» **The task**:
Write out the article below on the origins of Breaking Bad from "We’ve all heard" to "turn into Scarface.", word for word.

» **Given text**:

March 14, 2026 5:30 pm EDT

We’ve all heard how Breaking Bad creator Vince Gilligan first thought that his beloved crime drama would tell the story of how a Mr. Chips-type everyman would turn into Scarface.

But during a South by Southwest Film & TV Festival panel on Saturday morning titled “Albuquerque Aftermath: From Breaking Bad to Pluribus,” Gilligan said he found a notebook which had the very first conception for the show — and it was only nine words.

“I found this old notepad in my office a few years back, and it was the very first idea for this,” Gilligan said. “And who knows where ideas come from? But it said: ‘Good guy does something bad to save his family.’”

Then Gilligan retold the story of how he fleshed out his idea of a high school chemistry teacher with cancer who cooks meth to provide for his family and then pitched it to Sony Pictures Television. Gilligan says a top executive, who is no longer with the company, told him, “‘That’s the single worst idea I’ve ever heard.’” Gilligan quickly added, “To his credit, he’s a good man, and he acknowledged [his mistake later].”

Of course, Sony would eventually embrace the show and then AMC came on board as distributor. Gilligan also famously pitched Breaking Bad to HBO, which he’s described as one of the worst meetings of his life, with then-HBO executives exuding “a toxic gamma radiation of disinterest” to his pitch.

» **Information supplied**:

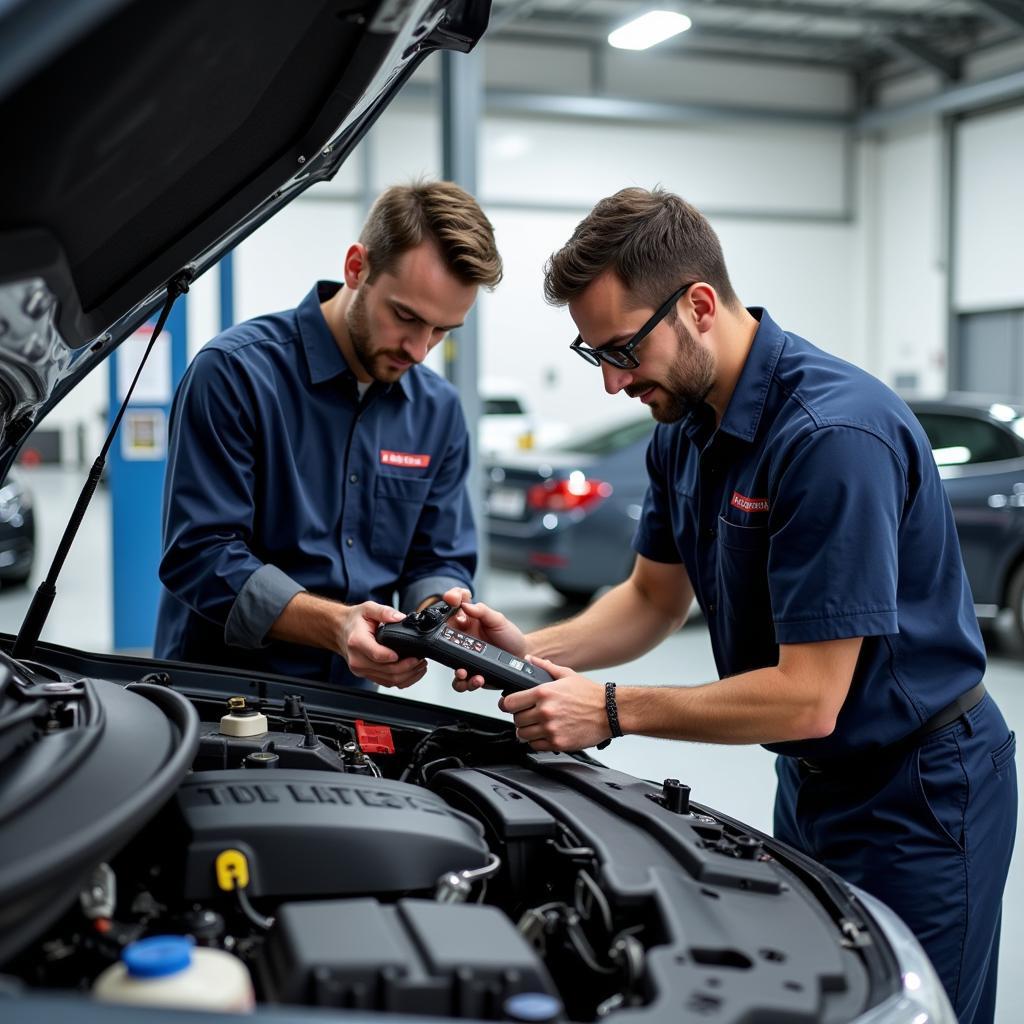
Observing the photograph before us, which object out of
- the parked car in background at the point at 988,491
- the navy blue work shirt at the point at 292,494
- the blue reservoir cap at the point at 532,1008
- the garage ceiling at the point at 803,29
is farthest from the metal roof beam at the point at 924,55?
the blue reservoir cap at the point at 532,1008

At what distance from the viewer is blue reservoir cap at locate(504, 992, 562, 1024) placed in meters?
0.89

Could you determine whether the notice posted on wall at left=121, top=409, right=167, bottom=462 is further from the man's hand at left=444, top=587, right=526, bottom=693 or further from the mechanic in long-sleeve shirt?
the man's hand at left=444, top=587, right=526, bottom=693

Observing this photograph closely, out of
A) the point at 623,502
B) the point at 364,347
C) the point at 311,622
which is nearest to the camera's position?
the point at 311,622

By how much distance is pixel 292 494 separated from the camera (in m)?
2.06

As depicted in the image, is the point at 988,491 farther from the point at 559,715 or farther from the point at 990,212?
the point at 990,212

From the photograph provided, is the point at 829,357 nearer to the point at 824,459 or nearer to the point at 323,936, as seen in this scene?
the point at 824,459

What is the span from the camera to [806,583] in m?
1.49

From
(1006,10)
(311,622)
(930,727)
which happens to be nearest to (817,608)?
(930,727)

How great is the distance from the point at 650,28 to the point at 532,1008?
910cm

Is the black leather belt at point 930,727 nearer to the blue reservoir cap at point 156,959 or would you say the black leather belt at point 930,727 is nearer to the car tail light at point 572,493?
the blue reservoir cap at point 156,959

» **Solution**:
We’ve all heard how Breaking Bad creator Vince Gilligan first thought that his beloved crime drama would tell the story of how a Mr. Chips-type everyman would turn into Scarface.